Short descriptive text snippets
-*-

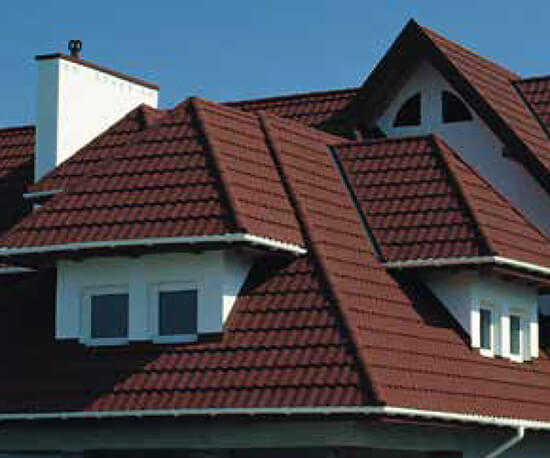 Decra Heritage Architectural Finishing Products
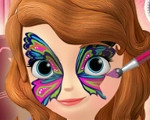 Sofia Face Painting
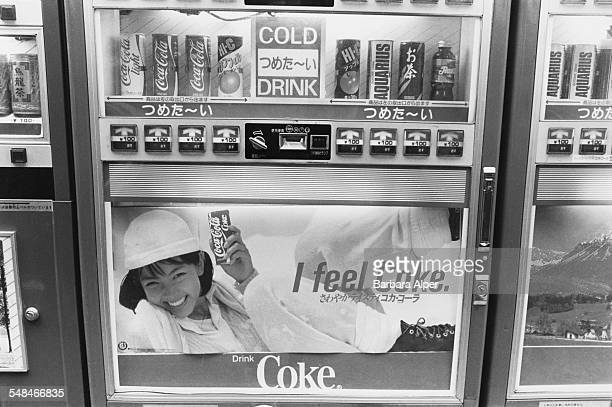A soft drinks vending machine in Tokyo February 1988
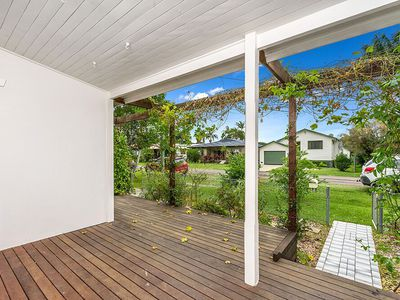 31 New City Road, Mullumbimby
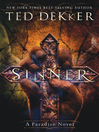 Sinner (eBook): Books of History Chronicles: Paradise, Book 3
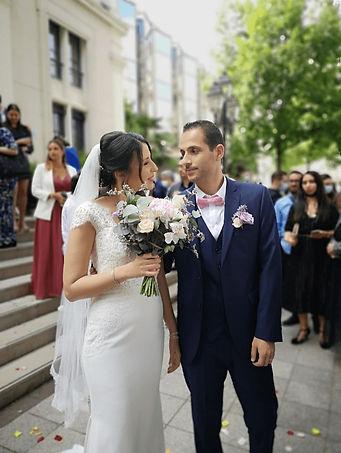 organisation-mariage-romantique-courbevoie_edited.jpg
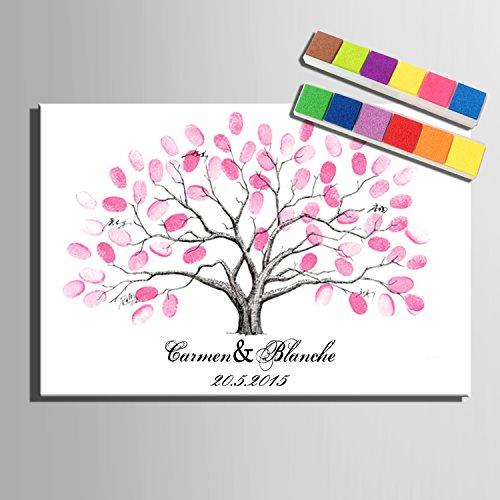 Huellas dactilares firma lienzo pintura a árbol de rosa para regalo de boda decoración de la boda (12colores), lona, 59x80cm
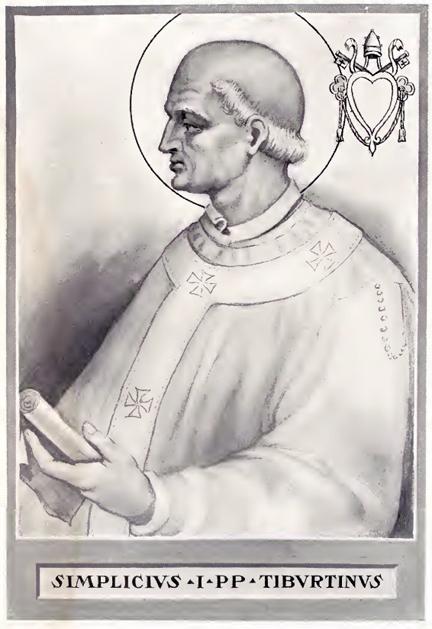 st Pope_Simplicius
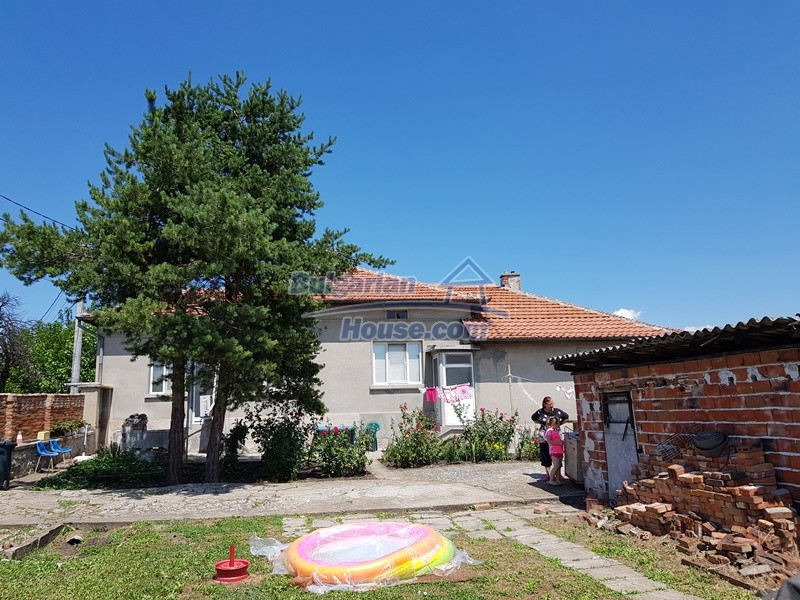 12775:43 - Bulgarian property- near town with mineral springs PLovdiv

-*-

- [ACTIVITY]
Transcribe every line of the data exactly. No pictures go in the copy.

- [ANSWER]
 Decra Heritage Architectural Finishing Products
 Sofia Face Painting
A soft drinks vending machine in Tokyo February 1988
 31 New City Road, Mullumbimby
 Sinner (eBook): Books of History Chronicles: Paradise, Book 3
 organisation-mariage-romantique-courbevoie_edited.jpg
 Huellas dactilares firma lienzo pintura a árbol de rosa para regalo de boda decoración de la boda (12colores), lona, 59x80cm
 st Pope_Simplicius
 12775:43 - Bulgarian property- near town with mineral springs PLovdiv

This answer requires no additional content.